- Born: c.1955 (aged 70-71) Germany
- Occupation: Actress (former)
- Known for: Number 96 (TV series) as Lorelei Wilkinson

= Josephine Knur =

Australian actress

Josephine Knur (c. 1955). is a former Australian actress recognised for her eight-month stint as Lorelei Wilkinson in television soap opera Number 96 in 1974 and The Unisexers

==Career ==
Knur was born in Germany in around 1955, and came to Australia with her family age 5, initially worked for Crawford Productions, as a wardrobe mistress while taking extra and acting jobs guesting in series Ryan and Bellbird, and appearing in TV commercials. She then resigned from the wardrobe department to devote her time to pursuing an acting career full-time, starting with training at the Crawford's acting school.

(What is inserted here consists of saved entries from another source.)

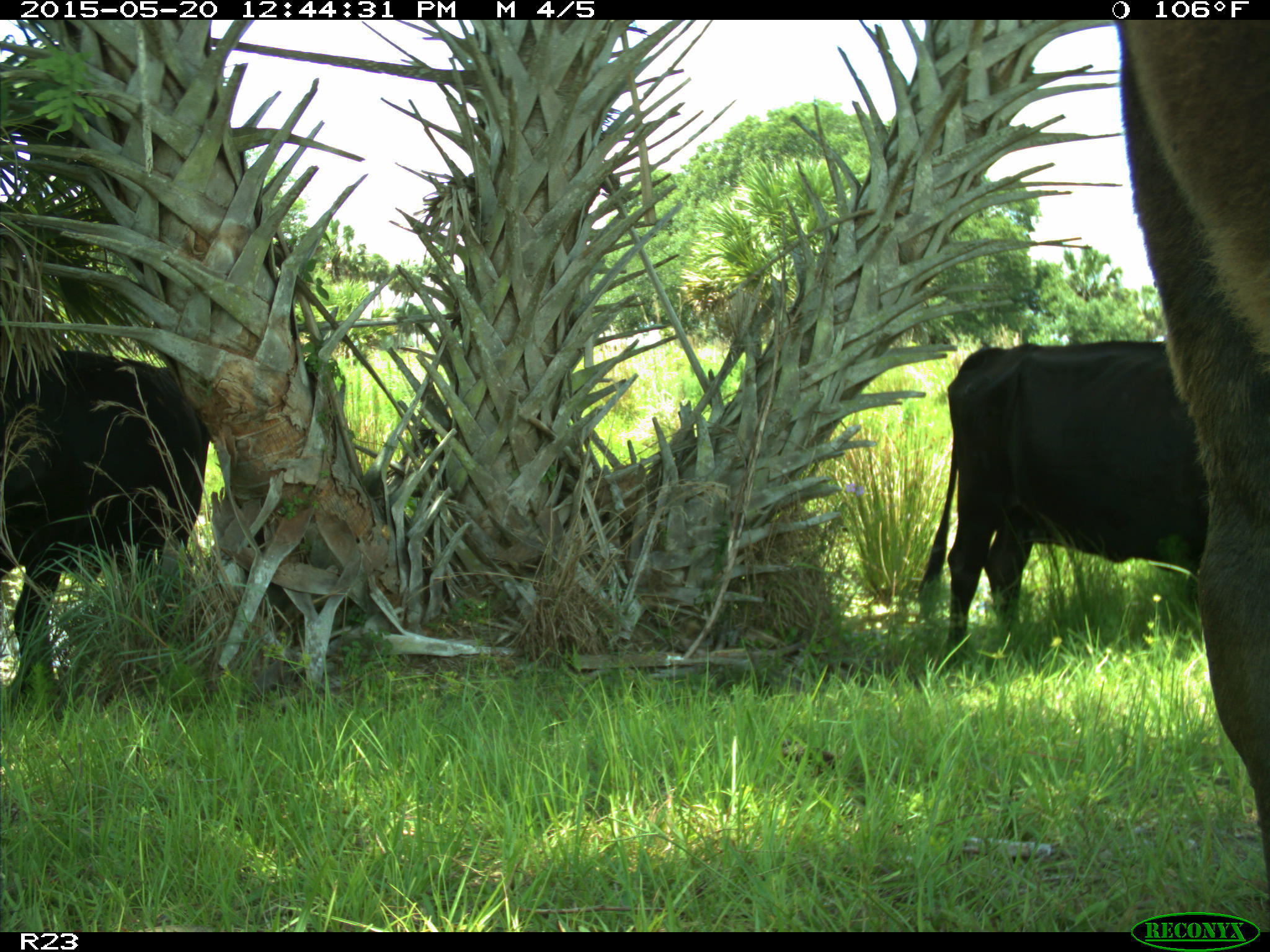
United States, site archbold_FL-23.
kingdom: Animalia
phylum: Chordata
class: Mammalia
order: Artiodactyla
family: Bovidae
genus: Bos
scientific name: Bos taurus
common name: domestic cow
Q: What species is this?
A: Bos taurus (domestic cow).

Knur's attractive appearance led to an offer to appear in a decorative, semi-nude role in sex comedy film Alvin Purple, which Knur rejected as it contained no real acting.

During 1974, Knur had guest roles acting in three episodes of police drama Division 4 each time portraying a different character. In mid 1974 Knur joined the cast of soap opera Number 96 as vivacious dumb-blonde waitress Lorelei Wilkinson, and outfitted in costumes to enhance her physical attractiveness. A comedy character, Lorelei tried to increase her vocabulary by learning a word a day from the dictionary, then incorporating the word into her daily conversation. Knur accepted the requirement to appear nude in Number 96, reasoning the role "gives me a chance to act and be seen acting".
 Knur was probably best known in the series in the "pantyhose strangler" story-arc in which her character was the first victim of the perpetrator and was killed off in November 1974.

Eleven years later, in 1986, the seriesPrisoner featured another character with the name Lorelei Wilkinson, in this instance played by Paula Duncan.

Following Number 96, Knur was cast in a new soap opera The Unisexers created by the Number 96 producers, Cash Harmon Television. The series debuted 7 February 1975 and Knur played regular character Sally Pickles.
The Unisexers proved to be a ratings disaster and taken off air after only three weeks and 15 half-hour episodes.

In 1975 it was reported that Knur and another former Number 96 actor, Pamela Garrick, had made plans to leave Sydney together due to the lack of acting offers, and to work in the Philippines. Knur had no further film or television acting credits after The Unisexers.